# Tensile Deformation of Ductile Metal  The basic data on the mechanical properties of a ductile metal are obtained from a tension test, in which a suitably designed specimen is subjected to increasing axial load until it fractures. The load and elongation are measured at frequent intervals during the test and are expressed as average stress and strain according to the equations in the previous section. The data obtained from the tension test are generally plotted as a stress-strain diagram.Below Figure shows a typical stress-strain curve for a metal such as aluminium or copper. Typical tension stress-strain curve: The initial linear portion of the curve OA is the elastic region within which Hooke’s law is obeyed. Point A is the elastic limit, defined as the greatest stress that the metal can withstand without experiencing a permanent strain when the load is removed. The determination of the elastic limit is quite tedious, not at all routine, and dependent on the sensitivity of the strain-measuring instrument.

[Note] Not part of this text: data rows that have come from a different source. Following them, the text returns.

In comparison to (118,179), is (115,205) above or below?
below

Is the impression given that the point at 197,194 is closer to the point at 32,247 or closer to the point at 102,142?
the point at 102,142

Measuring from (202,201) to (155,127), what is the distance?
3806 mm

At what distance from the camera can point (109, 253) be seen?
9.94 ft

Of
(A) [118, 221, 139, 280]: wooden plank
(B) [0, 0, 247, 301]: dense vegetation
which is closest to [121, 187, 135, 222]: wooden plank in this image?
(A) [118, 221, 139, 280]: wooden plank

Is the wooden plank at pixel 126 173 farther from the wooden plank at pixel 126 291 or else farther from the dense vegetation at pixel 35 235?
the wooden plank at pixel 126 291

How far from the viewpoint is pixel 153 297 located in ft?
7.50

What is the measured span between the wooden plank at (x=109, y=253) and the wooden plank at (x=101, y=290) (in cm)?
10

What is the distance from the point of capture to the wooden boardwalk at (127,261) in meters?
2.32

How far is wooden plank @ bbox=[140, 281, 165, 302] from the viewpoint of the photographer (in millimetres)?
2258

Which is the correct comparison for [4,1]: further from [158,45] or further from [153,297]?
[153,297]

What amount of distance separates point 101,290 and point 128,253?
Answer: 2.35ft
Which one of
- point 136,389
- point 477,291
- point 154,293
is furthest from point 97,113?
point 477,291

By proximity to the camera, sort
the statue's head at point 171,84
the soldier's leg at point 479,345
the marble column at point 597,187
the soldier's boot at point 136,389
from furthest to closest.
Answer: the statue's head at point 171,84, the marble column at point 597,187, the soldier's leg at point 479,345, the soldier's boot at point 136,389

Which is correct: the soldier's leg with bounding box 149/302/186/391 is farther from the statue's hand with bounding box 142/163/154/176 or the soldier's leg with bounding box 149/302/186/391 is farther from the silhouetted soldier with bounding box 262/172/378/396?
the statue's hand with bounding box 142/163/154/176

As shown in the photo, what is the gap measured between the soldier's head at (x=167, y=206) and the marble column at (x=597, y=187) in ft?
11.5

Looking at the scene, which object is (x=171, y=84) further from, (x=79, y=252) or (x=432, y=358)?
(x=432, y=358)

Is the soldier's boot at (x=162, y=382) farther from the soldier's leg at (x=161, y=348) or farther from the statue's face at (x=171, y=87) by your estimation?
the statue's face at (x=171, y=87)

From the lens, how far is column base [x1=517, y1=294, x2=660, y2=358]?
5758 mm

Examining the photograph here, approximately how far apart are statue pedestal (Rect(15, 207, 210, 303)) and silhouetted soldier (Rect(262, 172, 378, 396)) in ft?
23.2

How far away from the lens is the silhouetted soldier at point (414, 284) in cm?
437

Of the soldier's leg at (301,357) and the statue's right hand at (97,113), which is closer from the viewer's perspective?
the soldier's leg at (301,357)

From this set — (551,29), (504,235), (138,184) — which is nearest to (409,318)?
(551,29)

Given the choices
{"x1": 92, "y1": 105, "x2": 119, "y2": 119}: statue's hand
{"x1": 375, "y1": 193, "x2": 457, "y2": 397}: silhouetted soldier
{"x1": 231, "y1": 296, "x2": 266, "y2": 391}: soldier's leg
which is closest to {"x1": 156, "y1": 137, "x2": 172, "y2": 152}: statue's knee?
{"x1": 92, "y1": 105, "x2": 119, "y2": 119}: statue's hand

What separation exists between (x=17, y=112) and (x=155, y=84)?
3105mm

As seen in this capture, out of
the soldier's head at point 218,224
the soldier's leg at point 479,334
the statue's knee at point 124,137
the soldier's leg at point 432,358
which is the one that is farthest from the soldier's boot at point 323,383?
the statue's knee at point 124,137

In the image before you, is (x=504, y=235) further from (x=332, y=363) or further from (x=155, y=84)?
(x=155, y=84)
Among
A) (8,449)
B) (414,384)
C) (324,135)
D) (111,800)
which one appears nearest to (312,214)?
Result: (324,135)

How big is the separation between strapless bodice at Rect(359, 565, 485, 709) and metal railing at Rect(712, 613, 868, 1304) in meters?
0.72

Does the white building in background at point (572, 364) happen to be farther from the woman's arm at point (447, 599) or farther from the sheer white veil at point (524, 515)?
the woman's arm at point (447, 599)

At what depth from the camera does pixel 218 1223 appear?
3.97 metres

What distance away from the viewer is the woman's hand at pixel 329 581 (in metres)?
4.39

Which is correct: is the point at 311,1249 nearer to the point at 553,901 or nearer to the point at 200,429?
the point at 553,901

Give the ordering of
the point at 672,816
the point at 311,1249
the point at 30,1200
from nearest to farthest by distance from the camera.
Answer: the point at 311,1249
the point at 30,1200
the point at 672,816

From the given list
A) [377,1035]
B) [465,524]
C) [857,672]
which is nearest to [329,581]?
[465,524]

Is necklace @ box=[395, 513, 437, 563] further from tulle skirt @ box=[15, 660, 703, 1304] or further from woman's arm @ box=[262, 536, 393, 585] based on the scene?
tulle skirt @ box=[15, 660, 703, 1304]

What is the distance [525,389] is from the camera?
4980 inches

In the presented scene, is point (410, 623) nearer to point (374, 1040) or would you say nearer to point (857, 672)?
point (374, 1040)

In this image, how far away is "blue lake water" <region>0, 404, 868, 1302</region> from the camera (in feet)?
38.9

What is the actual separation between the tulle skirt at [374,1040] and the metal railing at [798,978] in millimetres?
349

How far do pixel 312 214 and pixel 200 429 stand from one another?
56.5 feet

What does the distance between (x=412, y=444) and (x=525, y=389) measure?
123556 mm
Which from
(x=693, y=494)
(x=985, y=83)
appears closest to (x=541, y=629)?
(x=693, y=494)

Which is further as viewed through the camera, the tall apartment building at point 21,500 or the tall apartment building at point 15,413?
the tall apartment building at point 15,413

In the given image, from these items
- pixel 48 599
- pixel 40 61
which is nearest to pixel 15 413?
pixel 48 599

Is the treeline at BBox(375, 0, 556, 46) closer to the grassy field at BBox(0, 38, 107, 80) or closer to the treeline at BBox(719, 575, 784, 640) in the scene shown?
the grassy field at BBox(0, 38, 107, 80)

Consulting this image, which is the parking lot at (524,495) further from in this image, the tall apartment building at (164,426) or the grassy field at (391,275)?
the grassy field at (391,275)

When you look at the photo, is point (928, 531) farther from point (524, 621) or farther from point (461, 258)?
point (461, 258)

For these reasons it is often replaced by the proportional limit, point A’. The proportional limit is the stress at which the stress strain curve deviates from linearity. The slope of the stress-strain curve in this region is the modulus of elasticity. For engineering purposes the limit of usable elastic behaviour is described by the yield strength, point B. The yield strength is defined as the stress which will produce a small amount of permanent deformation, generally a strain equal to 0.2 per cent or 0.002 inches per inch. In Fig. above fig this permanent strain, or offset, is OC. Plastic deformation begins when the elastic limit is exceeded. As the plastic deformation of the specimen increases, the metal becomes stronger (strain hardening) so that the load required to extend the specimen increases with further straining. Eventually the load reaches a maximum value. The maximum load divided by the original area of the specimen is the ultimate tensile strength. For a ductile metal the diameter of the specimen begins to decrease rapidly beyond maximum load, so that the load required to continue deformation drops off until the specimen fractures. Since the average stress is based on the original area of the specimen, it also decreases from maximum load to fracture.